### SELECTED PASSAGE
__________

One of our family traditions is creamed onions. No one eats them, but the whole family complains if the onions are not on the table.  What nobody complains about is the bread dressing. The recipe came from Susan’s aunt who used to visit the family around Thanksgiving-time and always brought good food and new recipes from Delaware. Her dressing  has been an all-time hit so that we always double and usually triple the recipe to have plenty to eat with leftover turkey the next day. I suspect that she got her recipe out of a newspaper or magazine, because I have seen a lot of similar though not identical recipes since then. Still, this is a family heirloom which has to be made exactly the same every year.

Our family Thanksgivings have been both days of joy and family happiness (There are three birthdays in November) as well as days of sadness when one of the clan has been diagnosed with a serious illness or when a loved one is no longer at the table.  The day can also be one of discouragement for the cook or cooks who have been baking and preparing for days ahead. They often arise before dawn on the big day to put the finishing touches on the meal. Hours of hard work, sweat over a hot stove, and attention to details all seem to be for nothing when everyone sits down, only to have the meal disappear in a few minutes. That’s so folks won’t miss a minute of the football games on television or conversations around the fire. Mountains of dishes still have to be done by the kitchen crew.

Cubed French bread

Crumbled corn bread

This year we are doing things differently. We will be going to the dining room of a local hotel where they will serve a traditional turkey dinner ending with a huge buffet of desserts. When everyone has eaten his or her fill, the leftovers get packaged up to take home for the next day. No hot work in the kitchen and no dishes to clean up. Everyone seems happy including the usual cooks.

__________

### TASK INSTRUCTIONS
According to the Thanksgiving text, which state did Susan's aunt bring good food and new recipes from?

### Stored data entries
__________

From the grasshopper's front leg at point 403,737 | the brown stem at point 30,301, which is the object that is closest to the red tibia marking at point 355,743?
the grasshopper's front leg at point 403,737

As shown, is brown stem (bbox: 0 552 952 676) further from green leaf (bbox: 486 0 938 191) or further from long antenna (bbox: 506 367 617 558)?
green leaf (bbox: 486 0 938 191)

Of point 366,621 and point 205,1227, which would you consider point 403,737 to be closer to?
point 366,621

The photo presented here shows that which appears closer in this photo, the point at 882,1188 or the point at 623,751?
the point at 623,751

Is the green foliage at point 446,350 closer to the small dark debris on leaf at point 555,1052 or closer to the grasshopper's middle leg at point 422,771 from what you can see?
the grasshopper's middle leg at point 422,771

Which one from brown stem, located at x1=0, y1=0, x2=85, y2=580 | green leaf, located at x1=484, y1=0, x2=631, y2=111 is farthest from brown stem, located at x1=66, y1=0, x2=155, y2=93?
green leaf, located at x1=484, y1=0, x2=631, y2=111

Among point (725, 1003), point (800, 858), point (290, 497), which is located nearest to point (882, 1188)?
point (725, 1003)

__________

### REPLY
Delaware